The IB art program consists of two major parts, the first are your sketches and exploration in your research workbook. This demonstrates knowledge of various styles and techniques and shows experience in writing about art that interests and connects to your own body of work.
Writing about artists or movements that interest you is important in developing your style and knowledge therefore creating links between yourself and the art world. One can also write about local exhibitions or museums they visit, but most important drawing of any genre in the sketchbook is essential. One should experiment in the sketchbook and then produce pieces which evolve from those ideas, showing a creative evolution, tracing both technical and conceptual progress.
The second component to the IB art program is studio work, one must create around twenty complete studio pieces to fulfill the requirement. A studio piece constitutes any finished piece that demonstrates the evolution of a concept or idea into a physical piece. A studio piece may be anything from a painting, a series of photographs, a sculpture an installation, or a video.
Placingcontemporaryartistictrendsinalong-termhistorical, social and aesthetic perspective is key to understanding the progression of art. The IB art program allows students to explore their own personal styles through the appreciation of a wide range of great artists and the experimentation of many mediums. IB art is unlike any other IB subject, where one has the opportunity to make personal goals and achieve them resulting in a concrete piece of work embodying both the concepts developed and the manual skills used to create it.
Taking art higher level has allowed me to dedicate a large number of academic hours in the studio, either developing new ideas for pieces but most of the time simply painting or drawing. Students are supposed to link their pieces choosing a common theme or attribute which unifies their portfolio.
This year it is interesting many students common thread appears to be working with the figure. Everyone, myself included appears to be fixated on representational and figural art. Whether it be through photographed portraits or painted nudes, all of our work seems to be cohesively linked.

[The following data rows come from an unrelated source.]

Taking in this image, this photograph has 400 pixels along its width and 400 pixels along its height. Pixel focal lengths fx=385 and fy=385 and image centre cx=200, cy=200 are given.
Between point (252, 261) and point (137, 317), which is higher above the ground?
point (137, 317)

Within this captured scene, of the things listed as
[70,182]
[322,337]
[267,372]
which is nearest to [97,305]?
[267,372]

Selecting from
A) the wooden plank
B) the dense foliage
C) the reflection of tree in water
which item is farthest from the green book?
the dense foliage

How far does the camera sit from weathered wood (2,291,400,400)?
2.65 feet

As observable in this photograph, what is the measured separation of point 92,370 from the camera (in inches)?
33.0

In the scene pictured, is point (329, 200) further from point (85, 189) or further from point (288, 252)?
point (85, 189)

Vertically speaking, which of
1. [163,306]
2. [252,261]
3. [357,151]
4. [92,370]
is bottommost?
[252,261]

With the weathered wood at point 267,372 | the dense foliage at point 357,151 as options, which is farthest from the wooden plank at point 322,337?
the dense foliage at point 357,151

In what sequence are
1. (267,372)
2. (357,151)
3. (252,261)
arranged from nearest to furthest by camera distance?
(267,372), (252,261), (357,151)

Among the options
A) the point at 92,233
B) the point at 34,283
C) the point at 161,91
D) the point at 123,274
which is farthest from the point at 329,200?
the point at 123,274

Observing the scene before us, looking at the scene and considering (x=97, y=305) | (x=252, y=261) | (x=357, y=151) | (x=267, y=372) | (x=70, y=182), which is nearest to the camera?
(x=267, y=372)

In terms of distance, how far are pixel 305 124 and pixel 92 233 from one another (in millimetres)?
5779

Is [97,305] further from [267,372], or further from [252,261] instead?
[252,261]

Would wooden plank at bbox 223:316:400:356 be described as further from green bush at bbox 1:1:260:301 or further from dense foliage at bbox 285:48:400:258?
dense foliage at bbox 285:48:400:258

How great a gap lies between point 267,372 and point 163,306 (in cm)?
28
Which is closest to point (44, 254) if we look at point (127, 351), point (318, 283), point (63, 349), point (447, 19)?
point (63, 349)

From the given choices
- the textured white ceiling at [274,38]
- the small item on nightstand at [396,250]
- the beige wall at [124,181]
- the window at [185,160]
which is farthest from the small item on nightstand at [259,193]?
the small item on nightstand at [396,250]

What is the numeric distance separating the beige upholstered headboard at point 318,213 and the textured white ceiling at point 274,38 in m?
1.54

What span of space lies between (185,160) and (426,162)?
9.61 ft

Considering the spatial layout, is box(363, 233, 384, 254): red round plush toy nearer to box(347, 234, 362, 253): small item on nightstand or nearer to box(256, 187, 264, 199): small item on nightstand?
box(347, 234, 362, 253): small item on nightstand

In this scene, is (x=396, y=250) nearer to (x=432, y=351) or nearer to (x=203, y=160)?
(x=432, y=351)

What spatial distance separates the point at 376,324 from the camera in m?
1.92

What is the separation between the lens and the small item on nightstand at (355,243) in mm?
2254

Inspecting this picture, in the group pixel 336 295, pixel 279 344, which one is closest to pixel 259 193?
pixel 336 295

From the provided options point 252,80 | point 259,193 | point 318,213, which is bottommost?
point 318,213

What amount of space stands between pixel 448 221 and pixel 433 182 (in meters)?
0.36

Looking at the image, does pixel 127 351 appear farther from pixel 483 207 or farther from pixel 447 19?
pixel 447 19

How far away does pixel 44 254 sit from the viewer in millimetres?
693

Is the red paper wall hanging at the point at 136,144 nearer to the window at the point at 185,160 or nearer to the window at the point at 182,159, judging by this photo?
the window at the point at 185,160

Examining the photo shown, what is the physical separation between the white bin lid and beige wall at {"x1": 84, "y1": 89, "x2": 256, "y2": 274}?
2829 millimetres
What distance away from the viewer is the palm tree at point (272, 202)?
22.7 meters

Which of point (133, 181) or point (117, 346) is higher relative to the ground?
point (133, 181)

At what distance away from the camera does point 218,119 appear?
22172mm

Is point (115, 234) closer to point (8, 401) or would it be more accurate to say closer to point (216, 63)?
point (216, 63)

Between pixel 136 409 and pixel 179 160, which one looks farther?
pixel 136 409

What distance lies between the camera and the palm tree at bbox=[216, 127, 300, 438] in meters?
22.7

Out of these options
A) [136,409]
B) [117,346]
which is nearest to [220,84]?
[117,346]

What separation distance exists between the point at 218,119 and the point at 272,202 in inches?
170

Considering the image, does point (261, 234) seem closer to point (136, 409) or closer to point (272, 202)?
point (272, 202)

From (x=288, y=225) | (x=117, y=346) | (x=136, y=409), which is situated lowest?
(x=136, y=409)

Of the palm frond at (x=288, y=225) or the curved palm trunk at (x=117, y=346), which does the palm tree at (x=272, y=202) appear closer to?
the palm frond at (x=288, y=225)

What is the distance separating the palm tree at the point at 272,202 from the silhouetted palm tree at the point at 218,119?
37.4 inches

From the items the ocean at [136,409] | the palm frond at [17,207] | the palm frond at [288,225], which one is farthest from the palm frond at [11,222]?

Perhaps this speaks to our evolution as a class and how we learned from one another using each other’s ideas as springboards to delve into larger pools. Or maybe it is human desire to understand ourselves figuratively on paper or canvas. These past two years of art have been pure experimentation for me, testing different methods and subjects learning from my peers. Creating art can be the most fulfilling while also the most frustrating, testing one’s physical skills but also their brain to be patient and slowly develop into the artist they aspire to be.